Fixing spacing on integral
You can use the \mathrlap
command, from mathtools. Unrelated: don't use $$ ... $$
, which is a plain TeX construct. Use the LaTeX construct \[ ... \]
instead.
\documentclass{article}
\usepackage{mathtools}
\begin{document}
\[ f(z) = \frac{1}{1-\vert z \vert} \int_{B(\mathrlap{z,1-\vert z\vert)}} f(z)\,\mathrm dz \]
\end{document}
You can manually shift the part using \hspace{-3em}
(which I don't personally prefer) or use \int\limits_{...}
instead.
\documentclass{article}
\begin{document}
$\displaystyle f(z) = \frac{1}{1-\vert z \vert} \int_{B(z,1-\vert z\vert)} \hspace*{-3em}f(z) dz$\\[4ex]
$\displaystyle f(z) = \frac{1}{1-\vert z \vert} \int\limits_{B(z,1-\vert z\vert)} f(z) dz$\\[4ex]
\end{document}
You have several options:
\documentclass{article}
\usepackage{amsmath,mathtools}
\DeclarePairedDelimiter{\abs}{\lvert}{\rvert}
\newcommand{\lowersub}{\smash[b]{\vphantom{\bigg|}}}
\begin{document}
\begin{gather}
f(z) = \frac{1}{1-\abs{z}} \int_{B(z,1-\lvert z\rvert)} f(z)\,dz \\[2ex]
f(z) = \frac{1}{1-\abs{z}} \int_{B(z,1-\lvert z\rvert)} \hspace{-1em} f(z)\,dz \\[2ex]
f(z) = \frac{1}{1-\abs{z}} \int_{\lowersub B(z,1-\lvert z\rvert)} \hspace{-1em} f(z)\,dz \\[2ex]
f(z) = \frac{1}{1-\abs{z}} \int\limits_{B(z,1-\lvert z\rvert)} f(z)\,dz \\[2ex]
f(z) = \frac{1}{1-\abs{z}} \int\limits_{B(z,1-\lvert z\rvert)} \hspace{-1em} f(z)\,dz \\[2ex]

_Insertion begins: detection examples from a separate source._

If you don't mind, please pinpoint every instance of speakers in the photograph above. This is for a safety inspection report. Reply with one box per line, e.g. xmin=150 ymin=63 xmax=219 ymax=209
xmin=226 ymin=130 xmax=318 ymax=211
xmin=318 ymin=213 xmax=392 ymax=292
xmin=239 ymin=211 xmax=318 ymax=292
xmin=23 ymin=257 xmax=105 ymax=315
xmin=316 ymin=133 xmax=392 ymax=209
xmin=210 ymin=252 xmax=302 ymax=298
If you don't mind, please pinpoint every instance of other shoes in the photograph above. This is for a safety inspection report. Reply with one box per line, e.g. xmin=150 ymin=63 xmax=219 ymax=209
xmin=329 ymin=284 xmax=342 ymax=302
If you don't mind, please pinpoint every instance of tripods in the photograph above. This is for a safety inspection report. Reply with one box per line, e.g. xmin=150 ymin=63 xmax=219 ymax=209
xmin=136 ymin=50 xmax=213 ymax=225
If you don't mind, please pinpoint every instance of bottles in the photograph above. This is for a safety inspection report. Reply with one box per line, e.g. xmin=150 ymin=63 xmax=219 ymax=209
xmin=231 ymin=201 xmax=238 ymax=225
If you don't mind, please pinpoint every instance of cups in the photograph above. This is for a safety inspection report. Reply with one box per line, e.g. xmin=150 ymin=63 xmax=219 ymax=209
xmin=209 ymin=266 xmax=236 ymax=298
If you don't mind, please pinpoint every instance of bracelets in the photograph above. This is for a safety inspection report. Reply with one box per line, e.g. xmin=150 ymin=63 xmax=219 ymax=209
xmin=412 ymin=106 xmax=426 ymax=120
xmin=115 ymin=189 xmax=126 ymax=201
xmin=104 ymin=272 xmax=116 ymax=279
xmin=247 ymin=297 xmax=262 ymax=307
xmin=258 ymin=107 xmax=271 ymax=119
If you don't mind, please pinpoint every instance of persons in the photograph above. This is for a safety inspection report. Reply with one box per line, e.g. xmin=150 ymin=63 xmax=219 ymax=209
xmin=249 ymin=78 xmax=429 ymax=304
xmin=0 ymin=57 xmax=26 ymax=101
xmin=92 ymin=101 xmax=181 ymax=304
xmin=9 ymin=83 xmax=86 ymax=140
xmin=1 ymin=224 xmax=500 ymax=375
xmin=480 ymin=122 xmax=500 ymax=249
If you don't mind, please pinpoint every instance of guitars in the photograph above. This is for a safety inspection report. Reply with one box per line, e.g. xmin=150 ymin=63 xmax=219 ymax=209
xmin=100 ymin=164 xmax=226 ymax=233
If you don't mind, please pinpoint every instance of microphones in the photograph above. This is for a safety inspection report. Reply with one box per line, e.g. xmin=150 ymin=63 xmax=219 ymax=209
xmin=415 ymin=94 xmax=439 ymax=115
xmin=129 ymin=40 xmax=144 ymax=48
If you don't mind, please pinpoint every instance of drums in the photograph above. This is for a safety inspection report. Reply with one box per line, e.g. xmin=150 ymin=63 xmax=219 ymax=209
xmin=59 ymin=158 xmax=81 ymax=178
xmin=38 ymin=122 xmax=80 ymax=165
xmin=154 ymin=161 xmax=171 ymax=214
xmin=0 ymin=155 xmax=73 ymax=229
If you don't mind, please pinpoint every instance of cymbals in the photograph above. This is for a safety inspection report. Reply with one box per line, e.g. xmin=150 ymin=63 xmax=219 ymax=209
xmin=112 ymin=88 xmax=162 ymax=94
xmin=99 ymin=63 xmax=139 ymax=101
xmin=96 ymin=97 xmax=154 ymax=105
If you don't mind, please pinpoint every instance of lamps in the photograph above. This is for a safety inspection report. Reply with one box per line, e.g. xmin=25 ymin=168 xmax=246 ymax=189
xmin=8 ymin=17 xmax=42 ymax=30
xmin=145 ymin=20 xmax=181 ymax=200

f(z) = \frac{1}{1-\abs{z}} \smashoperator[r]{\int\limits_{B(z,1-\lvert z\rvert)}} f(z)\,dz
\end{gather}
\end{document}
(1) is the default.
(2) should be avoided, because the subscript clashes with the function; even worse if the amount of backing up is larger.
(3) corrects a bit what is in (2), but I'd avoid large backup anyway.
(4) is fine, in my opinion.
(5) could be an improvement for somebody.
(6) could also be an improvement, but is too tight to my eyes.